続いて、今回2024年の審査委員長を務めたアラヴェナ氏によるコメントです。アラヴェナ氏は、チリ出身の建築家で2016年のプリツカー賞を受賞しています。

アレハンドロ・アラヴェナ氏(右)

「世界のメディアで繰り返し強調され評価されているのは、山本氏の“コミュニティとともに建築をつくる能力”についてです」。
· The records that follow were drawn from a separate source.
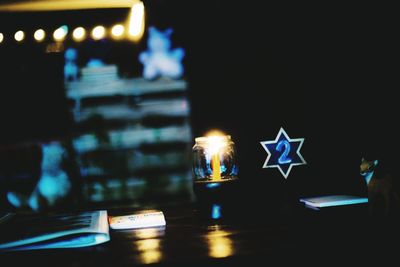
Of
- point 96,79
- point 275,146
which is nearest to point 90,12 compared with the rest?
point 96,79

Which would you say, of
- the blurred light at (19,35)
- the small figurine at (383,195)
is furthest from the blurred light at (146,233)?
the blurred light at (19,35)

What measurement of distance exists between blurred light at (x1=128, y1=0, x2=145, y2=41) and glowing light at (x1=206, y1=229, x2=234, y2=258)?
1.20 meters

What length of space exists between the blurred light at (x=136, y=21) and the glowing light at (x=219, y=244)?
120cm

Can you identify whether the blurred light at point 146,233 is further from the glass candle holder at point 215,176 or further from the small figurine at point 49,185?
the small figurine at point 49,185

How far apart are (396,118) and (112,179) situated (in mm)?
1653

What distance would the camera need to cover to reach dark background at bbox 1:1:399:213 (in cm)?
199

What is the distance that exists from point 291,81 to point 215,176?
825mm

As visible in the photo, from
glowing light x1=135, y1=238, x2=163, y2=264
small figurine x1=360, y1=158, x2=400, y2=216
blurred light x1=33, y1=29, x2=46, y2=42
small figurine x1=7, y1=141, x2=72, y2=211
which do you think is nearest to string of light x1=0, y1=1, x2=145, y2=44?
blurred light x1=33, y1=29, x2=46, y2=42

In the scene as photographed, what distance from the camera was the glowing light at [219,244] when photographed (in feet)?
3.28

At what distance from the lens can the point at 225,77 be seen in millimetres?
2004

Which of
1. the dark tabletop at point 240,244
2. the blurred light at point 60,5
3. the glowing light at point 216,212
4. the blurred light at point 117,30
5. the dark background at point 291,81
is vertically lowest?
the dark tabletop at point 240,244

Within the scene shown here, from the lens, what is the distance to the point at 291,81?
6.70 ft

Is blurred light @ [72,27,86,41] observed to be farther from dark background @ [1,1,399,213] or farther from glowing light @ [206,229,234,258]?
glowing light @ [206,229,234,258]

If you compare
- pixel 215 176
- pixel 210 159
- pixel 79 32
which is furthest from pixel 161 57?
pixel 215 176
「今朝、山本氏とともに、山本氏が設計された〈子安小学校〉を訪れました。昨日の受賞の発表を受けて、学校に到着すると、先生や保護者、児童の皆さんから大変な歓迎を受けました。お辞儀をする人もいましたし、大きな歓声を受けたことが印象的でした。皆さんにとって誇りであることが感じられましたし、本当に山本氏はスターのような扱いでした」。

山本理顕〈横浜市立子安小学校〉

〈横浜市立子安小学校〉2018 / Koyasu Elementary School, photo courtesy of Mitsumasa Fujitsuka

「これはもちろん山本氏がコミュニティのために建築をつくり、コミュニティを迎え入れるために建築をつくっていることの表れで、そのことに我々は感銘を受けます。私たちは給食の時間に見学したのですが、生徒がトレーを持って並び、先生が食事を給仕する姿に、学校にある文化を感じました」。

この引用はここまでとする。